(A block of data)
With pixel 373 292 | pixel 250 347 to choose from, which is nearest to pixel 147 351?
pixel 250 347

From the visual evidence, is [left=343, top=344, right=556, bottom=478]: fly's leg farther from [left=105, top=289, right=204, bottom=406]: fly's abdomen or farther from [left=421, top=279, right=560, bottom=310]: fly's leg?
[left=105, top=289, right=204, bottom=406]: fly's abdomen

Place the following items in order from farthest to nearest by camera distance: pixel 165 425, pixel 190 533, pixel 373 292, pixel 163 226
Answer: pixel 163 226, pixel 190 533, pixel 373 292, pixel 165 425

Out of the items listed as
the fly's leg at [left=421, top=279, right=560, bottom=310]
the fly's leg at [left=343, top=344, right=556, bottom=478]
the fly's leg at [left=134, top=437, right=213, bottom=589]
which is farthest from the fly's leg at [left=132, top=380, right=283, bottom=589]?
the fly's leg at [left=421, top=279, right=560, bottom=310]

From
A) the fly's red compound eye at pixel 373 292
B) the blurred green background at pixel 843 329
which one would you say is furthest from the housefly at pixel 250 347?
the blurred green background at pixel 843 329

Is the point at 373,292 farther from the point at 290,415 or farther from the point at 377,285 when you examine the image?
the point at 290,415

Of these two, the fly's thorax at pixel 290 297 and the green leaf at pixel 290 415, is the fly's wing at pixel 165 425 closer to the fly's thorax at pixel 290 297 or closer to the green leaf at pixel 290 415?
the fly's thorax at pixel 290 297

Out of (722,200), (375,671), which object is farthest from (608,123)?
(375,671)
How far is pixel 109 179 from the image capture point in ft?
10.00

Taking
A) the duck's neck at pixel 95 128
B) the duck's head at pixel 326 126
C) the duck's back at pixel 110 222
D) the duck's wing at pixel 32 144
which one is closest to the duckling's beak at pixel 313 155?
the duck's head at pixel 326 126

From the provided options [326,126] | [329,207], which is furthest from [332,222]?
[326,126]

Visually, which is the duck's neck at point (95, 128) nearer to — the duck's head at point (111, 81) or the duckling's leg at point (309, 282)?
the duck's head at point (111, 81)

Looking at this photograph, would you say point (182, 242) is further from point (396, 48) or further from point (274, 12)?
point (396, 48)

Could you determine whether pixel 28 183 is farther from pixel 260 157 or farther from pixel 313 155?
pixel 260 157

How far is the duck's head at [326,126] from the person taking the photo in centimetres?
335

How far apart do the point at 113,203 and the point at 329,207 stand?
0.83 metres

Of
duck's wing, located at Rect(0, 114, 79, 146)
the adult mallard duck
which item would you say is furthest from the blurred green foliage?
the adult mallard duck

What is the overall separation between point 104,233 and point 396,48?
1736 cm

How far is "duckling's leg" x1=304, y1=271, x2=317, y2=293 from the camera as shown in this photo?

• DIRECTIONS FOR THIS TASK:
Convert every line of the items above into a numbered list, leaving out the blank lines.

• TASK OUTPUT:
1. With pixel 373 292 | pixel 250 347 to choose from, which is nearest to pixel 147 351?
2. pixel 250 347
3. From the visual evidence, is [left=343, top=344, right=556, bottom=478]: fly's leg farther from [left=105, top=289, right=204, bottom=406]: fly's abdomen or farther from [left=421, top=279, right=560, bottom=310]: fly's leg?
4. [left=105, top=289, right=204, bottom=406]: fly's abdomen
5. Place the following items in order from farthest to nearest by camera distance: pixel 165 425, pixel 190 533, pixel 373 292, pixel 163 226
6. Answer: pixel 163 226, pixel 190 533, pixel 373 292, pixel 165 425
7. Out of the items listed as
8. the fly's leg at [left=421, top=279, right=560, bottom=310]
9. the fly's leg at [left=343, top=344, right=556, bottom=478]
10. the fly's leg at [left=134, top=437, right=213, bottom=589]
11. which is farthest from the fly's leg at [left=132, top=380, right=283, bottom=589]?
12. the fly's leg at [left=421, top=279, right=560, bottom=310]
13. From
14. A) the fly's red compound eye at pixel 373 292
15. B) the blurred green background at pixel 843 329
16. which one would you say is furthest from the housefly at pixel 250 347?
17. the blurred green background at pixel 843 329
18. Is the point at 373,292 farther from the point at 290,415 or farther from the point at 377,285 when you examine the image?
19. the point at 290,415
20. Of these two, the fly's thorax at pixel 290 297 and the green leaf at pixel 290 415, is the fly's wing at pixel 165 425 closer to the fly's thorax at pixel 290 297 or closer to the green leaf at pixel 290 415?
21. the fly's thorax at pixel 290 297
22. Out of (722,200), (375,671), which object is farthest from (608,123)?
23. (375,671)
24. How far is pixel 109 179 from the image capture point in ft?
25. 10.00
26. Taking
27. A) the duck's neck at pixel 95 128
28. B) the duck's head at pixel 326 126
29. C) the duck's back at pixel 110 222
30. D) the duck's wing at pixel 32 144
31. which one is closest to the duckling's beak at pixel 313 155?
32. the duck's head at pixel 326 126
33. From the provided options [326,126] | [329,207], which is furthest from [332,222]?
34. [326,126]
35. Visually, which is the duck's neck at point (95, 128) nearer to — the duck's head at point (111, 81) or the duckling's leg at point (309, 282)?
36. the duck's head at point (111, 81)
37. Looking at this photograph, would you say point (182, 242) is further from point (396, 48) or further from point (274, 12)?
38. point (396, 48)
39. Could you determine whether pixel 28 183 is farther from pixel 260 157 or farther from pixel 313 155?
40. pixel 260 157
41. How far is the duck's head at [326,126] from the person taking the photo in centimetres?
42. 335
43. How far apart do the point at 113,203 and the point at 329,207 stand?
44. 0.83 metres
45. Of
46. duck's wing, located at Rect(0, 114, 79, 146)
47. the adult mallard duck
48. which item would you say is furthest from the blurred green foliage?
49. the adult mallard duck
50. What is the overall separation between point 104,233 and point 396,48?
51. 1736 cm
52. How far is "duckling's leg" x1=304, y1=271, x2=317, y2=293 from the camera as shown in this photo?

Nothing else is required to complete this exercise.